CHALLENGE: Set out every line of the records below as a Markdown table with two columns, No. and Text, numbering the rows in order and skipping blank lines. Leave the pictures out of the table.

[Start of DATA SHOWN]

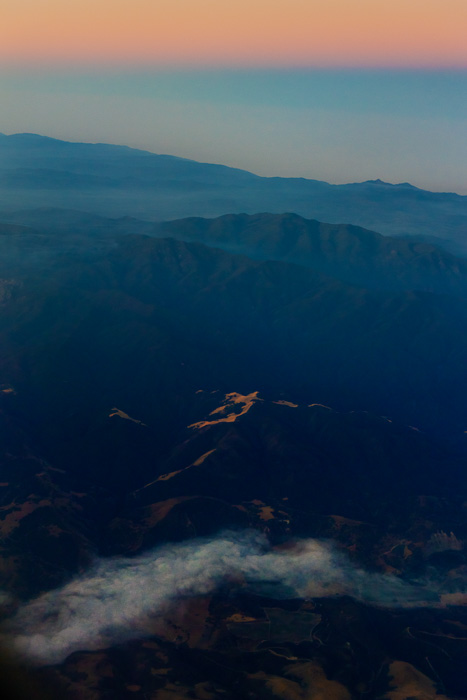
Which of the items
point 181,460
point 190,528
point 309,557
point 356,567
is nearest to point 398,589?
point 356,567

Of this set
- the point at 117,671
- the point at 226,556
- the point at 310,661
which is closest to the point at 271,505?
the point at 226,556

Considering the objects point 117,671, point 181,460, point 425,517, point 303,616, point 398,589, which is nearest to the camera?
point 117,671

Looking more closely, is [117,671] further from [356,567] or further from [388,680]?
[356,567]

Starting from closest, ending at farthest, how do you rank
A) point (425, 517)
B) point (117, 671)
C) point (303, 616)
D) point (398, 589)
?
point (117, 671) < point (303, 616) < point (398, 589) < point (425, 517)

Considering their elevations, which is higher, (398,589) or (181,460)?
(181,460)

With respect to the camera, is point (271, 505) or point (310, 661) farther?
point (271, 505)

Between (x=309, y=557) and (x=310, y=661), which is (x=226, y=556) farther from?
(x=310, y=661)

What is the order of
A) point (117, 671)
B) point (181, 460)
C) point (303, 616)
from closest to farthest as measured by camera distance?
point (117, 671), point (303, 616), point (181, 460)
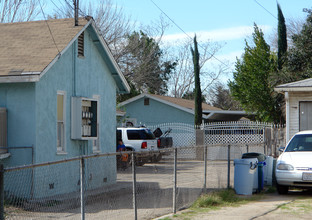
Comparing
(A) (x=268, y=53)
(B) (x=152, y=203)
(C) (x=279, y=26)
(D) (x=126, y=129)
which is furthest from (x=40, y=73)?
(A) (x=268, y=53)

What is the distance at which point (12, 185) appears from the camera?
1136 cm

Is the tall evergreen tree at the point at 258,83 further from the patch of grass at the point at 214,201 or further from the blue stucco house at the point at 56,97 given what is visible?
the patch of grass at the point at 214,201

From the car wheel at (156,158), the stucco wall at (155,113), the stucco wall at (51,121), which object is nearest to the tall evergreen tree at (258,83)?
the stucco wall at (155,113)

[End of DATA SHOWN]

TASK RESULT:
| No. | Text |
|---|---|
| 1 | Which of the items |
| 2 | point 181,460 |
| 3 | point 190,528 |
| 4 | point 309,557 |
| 5 | point 356,567 |
| 6 | is nearest to point 398,589? |
| 7 | point 356,567 |
| 8 | Of this set |
| 9 | - the point at 117,671 |
| 10 | - the point at 226,556 |
| 11 | - the point at 310,661 |
| 12 | which is closest to the point at 271,505? |
| 13 | the point at 226,556 |
| 14 | Considering the objects point 117,671, point 181,460, point 425,517, point 303,616, point 398,589, which is nearest to the camera? |
| 15 | point 117,671 |
| 16 | Looking more closely, is [117,671] further from [356,567] or further from [388,680]? |
| 17 | [356,567] |
| 18 | Starting from closest, ending at farthest, how do you rank |
| 19 | A) point (425, 517) |
| 20 | B) point (117, 671) |
| 21 | C) point (303, 616) |
| 22 | D) point (398, 589) |
| 23 | ? |
| 24 | point (117, 671) < point (303, 616) < point (398, 589) < point (425, 517) |
| 25 | Considering their elevations, which is higher, (398,589) or (181,460)? |
| 26 | (181,460) |
| 27 | With respect to the camera, is point (271, 505) or point (310, 661) farther? |
| 28 | point (271, 505) |
| 29 | Between (x=309, y=557) and (x=310, y=661), which is (x=226, y=556) farther from? |
| 30 | (x=310, y=661) |
| 31 | What is the order of |
| 32 | A) point (117, 671) |
| 33 | B) point (181, 460) |
| 34 | C) point (303, 616) |
| 35 | from closest to farthest as measured by camera distance? |
| 36 | point (117, 671), point (303, 616), point (181, 460) |
| 37 | Comparing |
| 38 | (A) (x=268, y=53) |
| 39 | (B) (x=152, y=203) |
| 40 | (C) (x=279, y=26) |
| 41 | (D) (x=126, y=129) |
| 42 | which is furthest from (x=40, y=73)? |
| 43 | (A) (x=268, y=53) |
| 44 | What is the distance at which point (12, 185) appears from the camera? |
| 45 | 1136 cm |
| 46 | Is the tall evergreen tree at the point at 258,83 further from the patch of grass at the point at 214,201 or further from the blue stucco house at the point at 56,97 given what is visible? |
| 47 | the patch of grass at the point at 214,201 |
| 48 | From the car wheel at (156,158), the stucco wall at (155,113), the stucco wall at (51,121), which object is nearest to the tall evergreen tree at (258,83)? |
| 49 | the stucco wall at (155,113) |